A tribunal has found that the owners of Tara Mines in Co Meath were disproportionate in hiring a private investigator to place an injured worker under covert surveillance for a 13-day period.
In the case, the Employment Appeals Tribunal (EAT) has awarded miner, Gerry Clarke, €8,000 after finding that he was unfairly dismissed by Boliden Tara Mines Ltd in May 2011.
Mr Clarke sustained a head and neck injury while travelling in a company jeep on an underground roadway which was in poor condition on April 10, 2011.
Mr Clarke was certified for sick leave by a company doctor.

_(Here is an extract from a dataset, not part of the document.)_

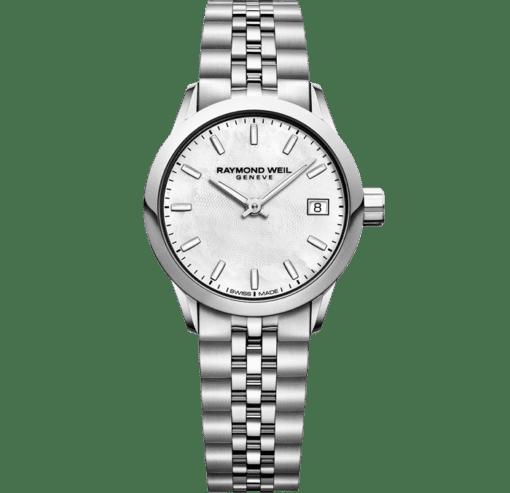 ساعة فريلانسر الكوارتز الفضية نسائية من ريموند ويل مزودة بنافذة عرض اليوم، 26 ملم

Three days after the accident, the company’s HR manager decided along with the firm’s Employee Relations Superintendent (ERS) to hire a private investigator to carry out surveillance of Mr Clarke after they questioned the extent of Mr Clarke’s injuries arising from a doctor’s report.
At the time, Mr Clarke was put on sick leave on 85% of his wage.
Part of the surveillance was on Mr Clarke at his home and the private investigator provided video footage to his clients.
After the firm’s HR manager and ERS viewed the video footage and read the report, Mr Clarke was told that he was suspended on full pay pending an investigation.
Mr Clarke was subsequently fired by his employers in May 2011.
The Employee Relations Superintendent told the hearing that the decision to dismiss Mr Clarke was made because he had “falsified and exaggerated an injury which he claimed happened on Sunday night shift 10th April 2011” resulting in a complete breakdown in trust.
At the hearing, Mr Clarke refuted he had exaggerated his injuries and had never refused to work light duties.
The EAT found that employing the private investigator was disproportionate and “precipitous” and having considered all the evidence it determined that the dismissal was unfair.